_Task to complete_:
Continue the forum thread on gradients in a recursively applied PyTorch model below, picking up after its final post and before the data that follows it.

--- START OF Text to read ---

Training recursive model on last model only?

I have a model trained this way:

G = model() 
out1 = G(inp)
out2 = G(out1)
criterion(out2,y)

my question, if I calculate the gradient this way it will be calculated on the unfolded model G. I would like to calculate the gradient on the the second call only and taking the output of the first model as the input. Does detach() fix my question here or I should re-create a variable ?

Detach should work in this case as it returns a tensor/variable with empty autograd-history

1 Like

What if I want to do apply a cost function of the first model and update it is parameters, and at the same time use its output for the second model without calculating the gradient on the first. this way:

G = model() 
out1 = G(inp)
criterion(out1,y)
out2 = G(out1)
criterion(out2,y)

--- END OF Text to read ---
--- START OF Entries shown ---

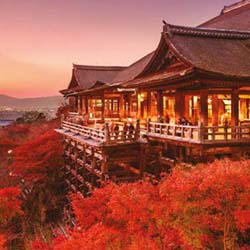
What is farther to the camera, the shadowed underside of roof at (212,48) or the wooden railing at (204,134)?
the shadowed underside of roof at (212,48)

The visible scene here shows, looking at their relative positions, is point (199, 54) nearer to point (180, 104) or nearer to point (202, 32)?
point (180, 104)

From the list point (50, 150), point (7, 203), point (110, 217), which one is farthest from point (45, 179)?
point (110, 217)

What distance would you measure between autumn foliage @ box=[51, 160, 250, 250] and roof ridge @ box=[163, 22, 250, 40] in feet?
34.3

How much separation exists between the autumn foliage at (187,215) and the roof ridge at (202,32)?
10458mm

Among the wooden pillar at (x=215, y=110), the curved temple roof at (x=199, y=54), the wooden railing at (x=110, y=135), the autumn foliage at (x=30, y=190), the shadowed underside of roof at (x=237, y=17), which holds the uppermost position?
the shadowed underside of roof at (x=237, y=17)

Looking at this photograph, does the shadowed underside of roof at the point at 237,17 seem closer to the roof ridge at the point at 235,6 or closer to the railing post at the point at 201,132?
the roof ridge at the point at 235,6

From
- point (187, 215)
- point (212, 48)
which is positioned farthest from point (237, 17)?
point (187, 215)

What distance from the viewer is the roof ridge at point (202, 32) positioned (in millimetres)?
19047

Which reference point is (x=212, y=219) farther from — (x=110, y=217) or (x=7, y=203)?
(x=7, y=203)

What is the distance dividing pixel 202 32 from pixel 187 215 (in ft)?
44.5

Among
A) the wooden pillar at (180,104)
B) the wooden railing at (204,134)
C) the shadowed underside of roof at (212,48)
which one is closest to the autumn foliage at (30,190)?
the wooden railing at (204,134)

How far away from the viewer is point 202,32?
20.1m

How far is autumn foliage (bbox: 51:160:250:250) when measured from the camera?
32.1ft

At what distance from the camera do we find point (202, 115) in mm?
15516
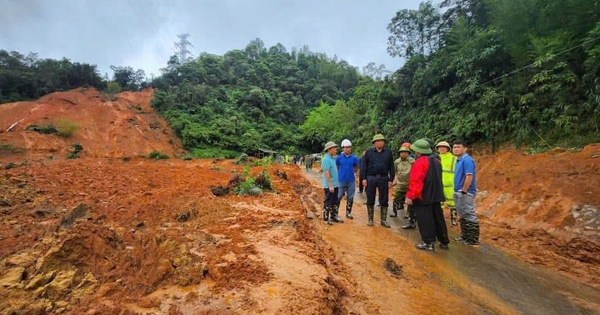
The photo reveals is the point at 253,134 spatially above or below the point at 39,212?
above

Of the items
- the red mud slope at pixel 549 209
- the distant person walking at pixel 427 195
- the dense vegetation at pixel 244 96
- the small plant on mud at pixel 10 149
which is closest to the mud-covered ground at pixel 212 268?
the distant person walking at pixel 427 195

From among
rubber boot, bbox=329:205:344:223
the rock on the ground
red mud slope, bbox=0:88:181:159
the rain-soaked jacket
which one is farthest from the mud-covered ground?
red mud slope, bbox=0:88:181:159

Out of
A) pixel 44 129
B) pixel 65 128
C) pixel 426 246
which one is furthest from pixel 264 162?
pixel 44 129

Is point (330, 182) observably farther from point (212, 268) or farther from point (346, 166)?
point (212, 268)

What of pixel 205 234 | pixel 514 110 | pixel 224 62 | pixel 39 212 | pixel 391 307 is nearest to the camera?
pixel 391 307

--- END OF Entries shown ---
--- START OF Entries shown ---

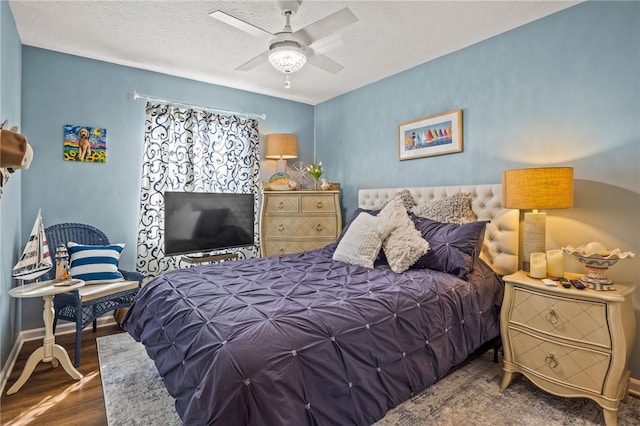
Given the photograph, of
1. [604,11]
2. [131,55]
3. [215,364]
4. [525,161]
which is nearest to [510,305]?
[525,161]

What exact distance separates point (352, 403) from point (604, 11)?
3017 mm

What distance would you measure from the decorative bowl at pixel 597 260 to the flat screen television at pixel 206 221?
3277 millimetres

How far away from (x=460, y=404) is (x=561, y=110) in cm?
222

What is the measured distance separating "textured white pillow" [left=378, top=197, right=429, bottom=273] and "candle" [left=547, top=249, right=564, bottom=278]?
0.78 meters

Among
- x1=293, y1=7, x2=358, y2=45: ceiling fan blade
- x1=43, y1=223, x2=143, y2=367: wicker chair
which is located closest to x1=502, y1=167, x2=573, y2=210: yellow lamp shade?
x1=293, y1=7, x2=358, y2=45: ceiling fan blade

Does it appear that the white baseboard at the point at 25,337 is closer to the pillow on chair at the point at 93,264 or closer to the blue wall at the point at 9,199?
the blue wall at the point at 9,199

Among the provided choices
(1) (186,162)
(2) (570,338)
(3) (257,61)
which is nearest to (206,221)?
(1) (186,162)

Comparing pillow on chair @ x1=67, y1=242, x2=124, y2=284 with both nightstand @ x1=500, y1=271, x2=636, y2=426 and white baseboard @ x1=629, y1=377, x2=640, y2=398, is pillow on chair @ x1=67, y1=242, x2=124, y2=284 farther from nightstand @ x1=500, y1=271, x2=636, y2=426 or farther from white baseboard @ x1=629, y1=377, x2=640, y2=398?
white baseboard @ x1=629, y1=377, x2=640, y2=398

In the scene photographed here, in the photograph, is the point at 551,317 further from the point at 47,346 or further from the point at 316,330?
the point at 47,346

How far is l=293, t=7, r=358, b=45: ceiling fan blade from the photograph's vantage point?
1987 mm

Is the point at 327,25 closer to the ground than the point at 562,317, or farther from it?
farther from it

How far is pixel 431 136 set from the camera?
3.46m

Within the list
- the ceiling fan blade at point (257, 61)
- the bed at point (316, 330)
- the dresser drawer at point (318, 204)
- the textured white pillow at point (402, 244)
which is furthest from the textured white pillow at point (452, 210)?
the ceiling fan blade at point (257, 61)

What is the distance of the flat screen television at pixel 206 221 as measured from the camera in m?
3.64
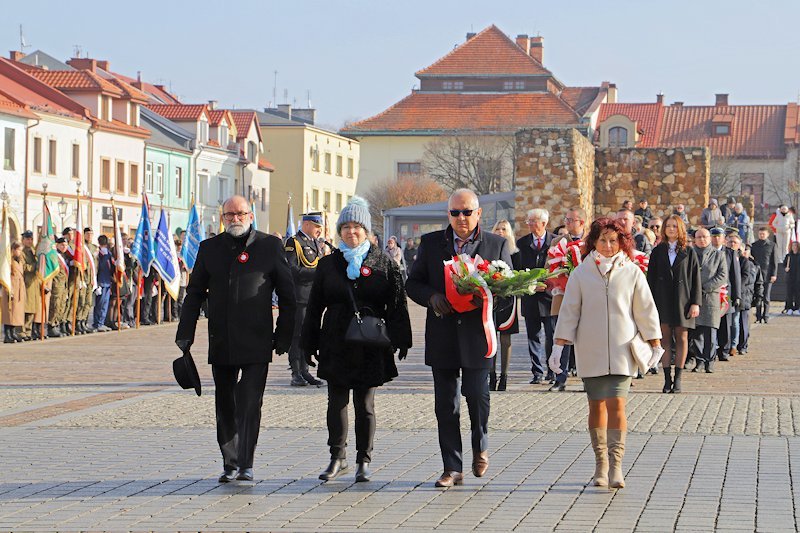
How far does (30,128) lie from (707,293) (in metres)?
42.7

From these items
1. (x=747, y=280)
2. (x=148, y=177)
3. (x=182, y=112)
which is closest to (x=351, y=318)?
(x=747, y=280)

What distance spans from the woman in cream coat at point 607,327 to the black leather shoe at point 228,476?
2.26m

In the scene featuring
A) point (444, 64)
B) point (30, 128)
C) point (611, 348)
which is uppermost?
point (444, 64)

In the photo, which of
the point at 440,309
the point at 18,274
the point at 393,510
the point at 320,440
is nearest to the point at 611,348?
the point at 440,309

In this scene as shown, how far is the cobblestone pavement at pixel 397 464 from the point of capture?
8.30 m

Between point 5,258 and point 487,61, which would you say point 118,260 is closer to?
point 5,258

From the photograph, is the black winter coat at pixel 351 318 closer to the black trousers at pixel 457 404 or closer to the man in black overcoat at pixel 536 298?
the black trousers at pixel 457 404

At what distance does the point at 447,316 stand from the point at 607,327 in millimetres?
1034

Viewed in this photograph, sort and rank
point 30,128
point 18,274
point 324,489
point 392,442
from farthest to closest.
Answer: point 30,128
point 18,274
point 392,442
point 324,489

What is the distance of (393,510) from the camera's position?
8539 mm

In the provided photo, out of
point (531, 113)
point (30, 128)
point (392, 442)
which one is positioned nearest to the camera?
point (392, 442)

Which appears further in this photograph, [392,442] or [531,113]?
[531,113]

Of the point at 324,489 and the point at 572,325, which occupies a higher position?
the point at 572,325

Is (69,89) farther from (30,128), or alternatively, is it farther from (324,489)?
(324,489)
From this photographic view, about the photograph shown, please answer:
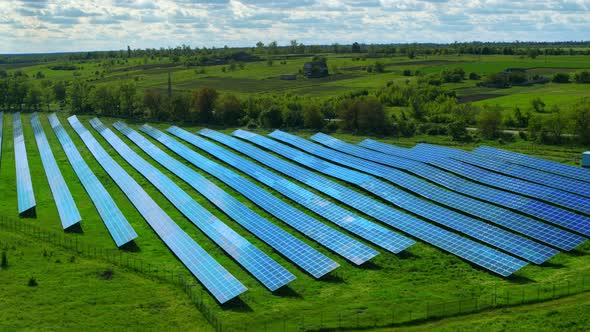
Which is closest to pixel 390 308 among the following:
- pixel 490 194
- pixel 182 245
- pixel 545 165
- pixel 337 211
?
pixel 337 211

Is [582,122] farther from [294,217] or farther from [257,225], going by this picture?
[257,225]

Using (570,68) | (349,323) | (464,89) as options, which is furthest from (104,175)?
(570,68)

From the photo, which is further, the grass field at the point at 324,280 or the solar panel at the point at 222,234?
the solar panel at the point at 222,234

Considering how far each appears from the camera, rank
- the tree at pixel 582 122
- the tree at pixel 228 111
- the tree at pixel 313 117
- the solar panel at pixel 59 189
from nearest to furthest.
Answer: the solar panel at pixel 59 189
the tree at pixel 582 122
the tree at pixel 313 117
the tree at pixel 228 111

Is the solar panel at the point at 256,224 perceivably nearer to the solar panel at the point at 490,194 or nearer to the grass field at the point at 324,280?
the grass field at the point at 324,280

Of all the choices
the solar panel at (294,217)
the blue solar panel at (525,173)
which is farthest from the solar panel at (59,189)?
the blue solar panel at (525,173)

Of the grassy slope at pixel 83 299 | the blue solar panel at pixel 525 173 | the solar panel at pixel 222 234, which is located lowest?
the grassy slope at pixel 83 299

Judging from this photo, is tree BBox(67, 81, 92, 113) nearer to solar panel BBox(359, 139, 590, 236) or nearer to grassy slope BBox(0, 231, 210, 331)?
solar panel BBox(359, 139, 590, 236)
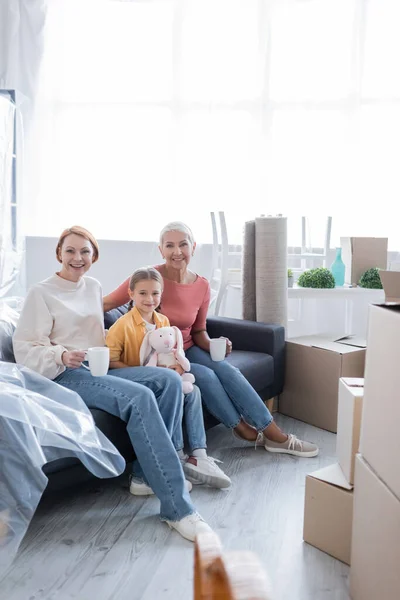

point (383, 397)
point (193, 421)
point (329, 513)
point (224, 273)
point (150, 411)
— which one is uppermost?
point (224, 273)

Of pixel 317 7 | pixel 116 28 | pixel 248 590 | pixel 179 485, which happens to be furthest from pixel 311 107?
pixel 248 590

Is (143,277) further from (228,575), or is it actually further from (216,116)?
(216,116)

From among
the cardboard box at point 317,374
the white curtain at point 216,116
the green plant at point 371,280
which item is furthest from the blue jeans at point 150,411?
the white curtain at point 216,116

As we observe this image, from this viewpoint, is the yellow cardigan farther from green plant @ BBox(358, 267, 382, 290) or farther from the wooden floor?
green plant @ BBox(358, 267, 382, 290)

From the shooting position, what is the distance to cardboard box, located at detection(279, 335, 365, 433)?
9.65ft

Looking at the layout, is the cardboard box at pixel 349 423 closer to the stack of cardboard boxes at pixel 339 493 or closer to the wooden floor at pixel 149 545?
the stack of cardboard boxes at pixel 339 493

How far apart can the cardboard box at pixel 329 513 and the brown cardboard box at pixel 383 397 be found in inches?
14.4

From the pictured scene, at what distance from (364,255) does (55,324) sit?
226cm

--- END OF Entries shown ---

_Expected output_:
This should also work with detach. Along as you don’t call two times backward on the same gradient-history (because the history is deleted during backward()). If you want to backward the same history (or parts of the history) multiple times (as it is usually done in recurrent networks) you have to specify retain_graph=True in loss_value.backward()

the first model will be trained on different loss the second model. so I don’t need to retain the gradient.
The idea is to run the model for the first time and optimize its parameters then run it again using the output of the first run and optimize its parameters that are not calculated on the unfolded model between the two runs.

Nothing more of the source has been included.